**WHAT IS NEEDED:** Arrange the records below as a two-column CSV headed "text" and "answer," with one row per record, each field in double quotes and line breaks replaced by spaces. Leave out the pictures.

**SUPPLIED RECORDS:**
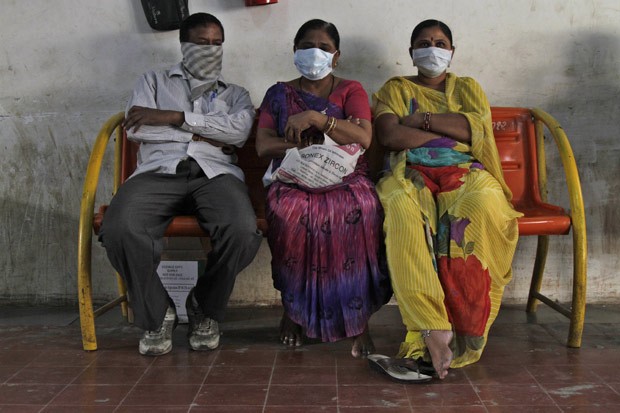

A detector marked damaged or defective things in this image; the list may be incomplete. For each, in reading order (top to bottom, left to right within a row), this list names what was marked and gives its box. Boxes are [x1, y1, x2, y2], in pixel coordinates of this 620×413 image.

wall with peeling paint [1, 0, 620, 304]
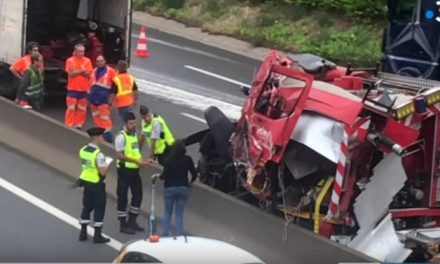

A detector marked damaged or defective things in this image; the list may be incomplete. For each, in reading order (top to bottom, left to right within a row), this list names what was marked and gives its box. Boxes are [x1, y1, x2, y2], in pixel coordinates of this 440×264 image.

overturned vehicle [187, 51, 440, 262]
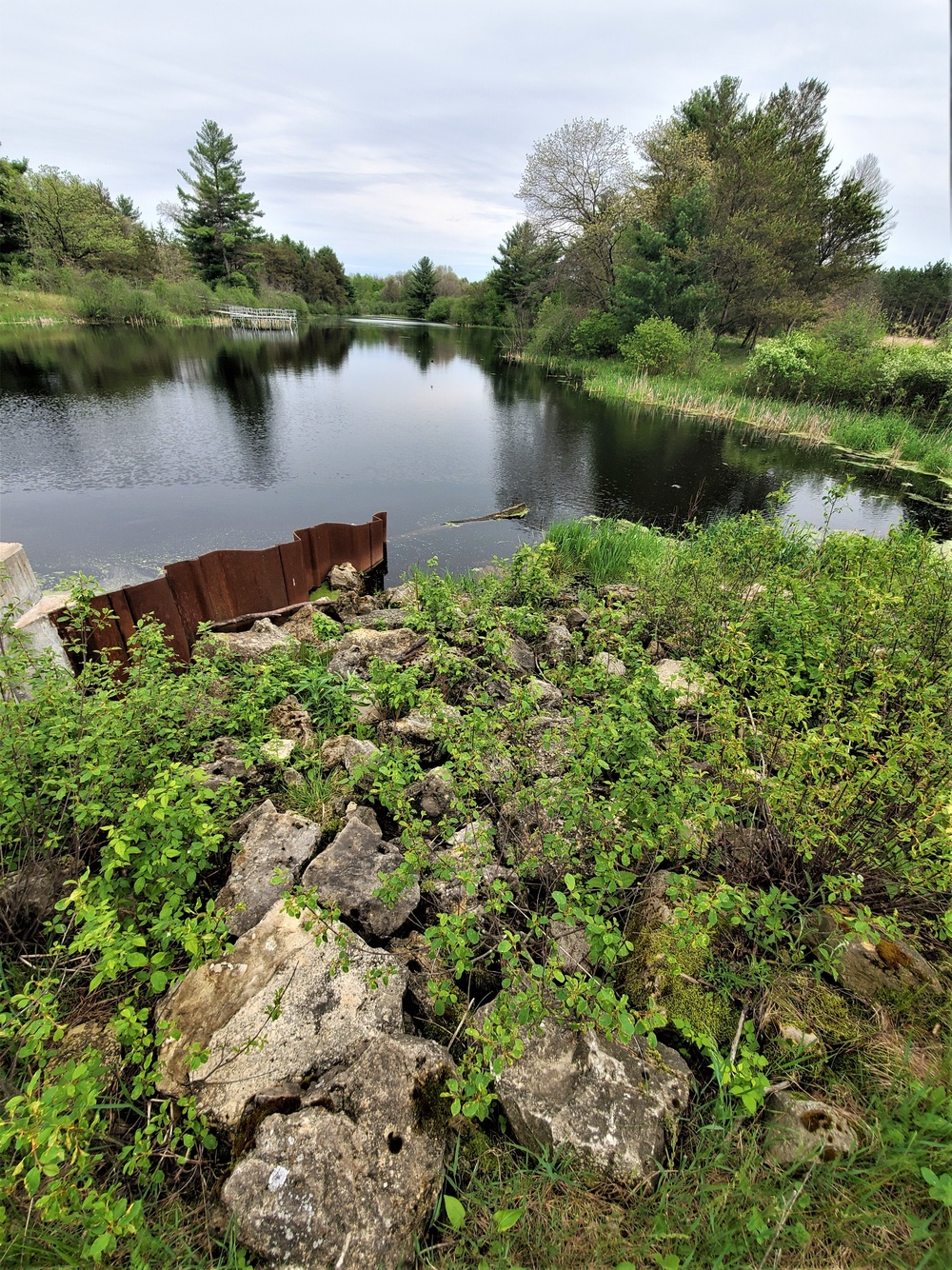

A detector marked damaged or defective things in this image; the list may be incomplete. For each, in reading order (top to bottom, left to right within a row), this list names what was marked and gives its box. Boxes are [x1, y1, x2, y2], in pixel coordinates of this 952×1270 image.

corrugated rusted steel panel [123, 576, 190, 655]
corrugated rusted steel panel [166, 558, 214, 640]
rusty metal sheet pile wall [59, 507, 386, 665]
corrugated rusted steel panel [278, 541, 307, 604]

**SOLVED EXERCISE:**
text,answer
"A detector marked damaged or defective things in this image; the list may be incomplete. For each, in reading order (top to bottom, left to right within a row), this list names what was marked and gives its box. Boxes are [x1, y1, x2, y2], in pixel coordinates of this 620×413 image.","wall with peeling paint [1, 0, 620, 304]"
"A detector marked damaged or defective things in this image; the list may be incomplete. For each, in reading order (top to bottom, left to right within a row), this list names what was marked and gives its box. Boxes are [x1, y1, x2, y2], in pixel coordinates of this 440×264 image.","overturned vehicle [187, 51, 440, 262]"
"A detector marked damaged or defective things in this image; the list may be incomplete. For each, in reading order (top to bottom, left to right within a row), this list names what was marked and gives its box. Boxes are [x1, y1, x2, y2], in pixel coordinates of this 952×1270 image.","corrugated rusted steel panel [123, 576, 190, 655] corrugated rusted steel panel [166, 558, 214, 640] rusty metal sheet pile wall [59, 507, 386, 665] corrugated rusted steel panel [278, 541, 307, 604]"